Excerpt to read:
What is a migraine?
A migraine in a severe headache, often experienced on one side of the head and accompanied by a number of associated symptoms.
There are two common types of migraine:
Classic migraine – this headache is preceded by symptoms of “aura“, which may include difficulty focusing, flashes of light, blind spots, numbness, weakness or seeing things as though through a broken mirror. This phase can last from 15 minutes to an hour, according to the NHS.
Common migraine – the headache strikes without aura symptoms.
What causes it and who is at risk?
Around 28 million people in the United States suffer from migraines, according to NINDS – that’s approximately 1 in 9 individuals, About Data estimates.
It is most common in adults between 20 and 50, but can also be experienced in early childhood and progress into adulthood. It is rare, however, for an individual to get their first migraine after the age of 40.
The condition is more common in men than women by a considerable margin (Net Doctor states that 20% of women suffer from migraines as opposed to 6% of men), thus it has been linked to frequent hormonal change. Women are more likely to get an attack around the time of their menstrual period, when oestrogen levels are lower than usual.

Collected data:
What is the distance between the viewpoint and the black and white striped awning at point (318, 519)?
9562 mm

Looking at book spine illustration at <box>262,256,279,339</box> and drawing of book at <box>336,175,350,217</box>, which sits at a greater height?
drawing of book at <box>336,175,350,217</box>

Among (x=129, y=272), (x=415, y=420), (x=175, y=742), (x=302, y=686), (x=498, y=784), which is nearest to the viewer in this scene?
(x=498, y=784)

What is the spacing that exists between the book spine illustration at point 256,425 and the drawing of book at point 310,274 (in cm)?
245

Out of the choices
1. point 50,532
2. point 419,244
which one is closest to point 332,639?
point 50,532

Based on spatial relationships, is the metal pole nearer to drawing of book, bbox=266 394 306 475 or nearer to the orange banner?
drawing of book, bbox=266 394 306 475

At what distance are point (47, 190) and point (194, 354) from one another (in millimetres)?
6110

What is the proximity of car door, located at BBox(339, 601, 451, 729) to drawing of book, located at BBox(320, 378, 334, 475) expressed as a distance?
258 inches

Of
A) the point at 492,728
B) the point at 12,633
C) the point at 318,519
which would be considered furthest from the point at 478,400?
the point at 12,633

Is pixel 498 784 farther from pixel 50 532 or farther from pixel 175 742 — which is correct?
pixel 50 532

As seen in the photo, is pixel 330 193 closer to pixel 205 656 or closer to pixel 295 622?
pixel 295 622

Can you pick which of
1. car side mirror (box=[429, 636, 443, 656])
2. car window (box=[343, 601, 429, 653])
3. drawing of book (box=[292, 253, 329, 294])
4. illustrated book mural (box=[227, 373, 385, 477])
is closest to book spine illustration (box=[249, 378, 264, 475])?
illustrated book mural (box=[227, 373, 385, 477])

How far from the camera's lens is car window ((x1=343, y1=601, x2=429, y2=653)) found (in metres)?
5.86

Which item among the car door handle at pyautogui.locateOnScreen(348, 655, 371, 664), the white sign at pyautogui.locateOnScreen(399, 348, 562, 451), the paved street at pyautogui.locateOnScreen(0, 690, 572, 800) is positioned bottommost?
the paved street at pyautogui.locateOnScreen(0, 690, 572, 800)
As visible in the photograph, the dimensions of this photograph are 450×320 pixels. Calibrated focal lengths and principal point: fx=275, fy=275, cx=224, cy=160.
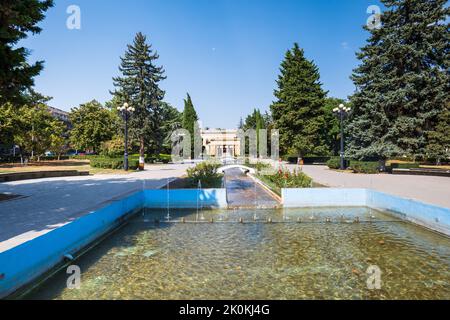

What the task asks: Write the next part of the migraine text, picking up after its last sentence.

Exercise result:
Another potential cause is the change of brain chemicals, especially serotonin. This affects other transmitters in the brain and causes blood vessels to contract and dilate unexpectedly – thus causing a headache. It is, however, still unclear what causes serotonin levels to drop.
The NHS outlines several other triggers that may lead to a migraine:
- Emotional – such as stress, shock, anxiety or depression
- Physical – tiredness, bad posture, shift work, travelling long hours
- Dietary – lack of food (or through eating disorders such as anorexia), dehydration, alcohol, caffeine, certain foods
- Environmental – bright lights, flickering screens, stuffy atmosphere, strong smells, change in climate
- Medicinal – some sleeping tablets, the contraceptive pill, hormone replacement therapy
What are the symptoms?
When a migraine strikes, it is difficult to mistake it for anything else. Aside from the aforementioned aura symptoms, the sufferer may experience one or more of the following during a bout:
- Nausea, sometimes followed by vomiting
- A throbbing pain, which is made worse by physical exertion
- Sensitivity to light and sound
Bupa warns that help from a medical professional should be sought if any of the following symptoms occur:
- Attacks becoming more and more frequent or treatment not working
- If your first migraine occurs over the age of 50
- A fever accompanying the headache
- Aura symptoms between attacks
A migraine usually lasts between 4 and 72 hours. The sufferer may feel tired and have a low level of concentration for several days after the bout.
How is it treated?
A migraine can be treated at home by resting or trying to sleep in a dark, quiet room. A hot or cold compress applied on the head can also help to ease the pain.
There are a number of medicines available from your local store, such as Aspirin or Nurofen, which can be effective in lessening the pain. These should be taken when you can feel an attack coming on.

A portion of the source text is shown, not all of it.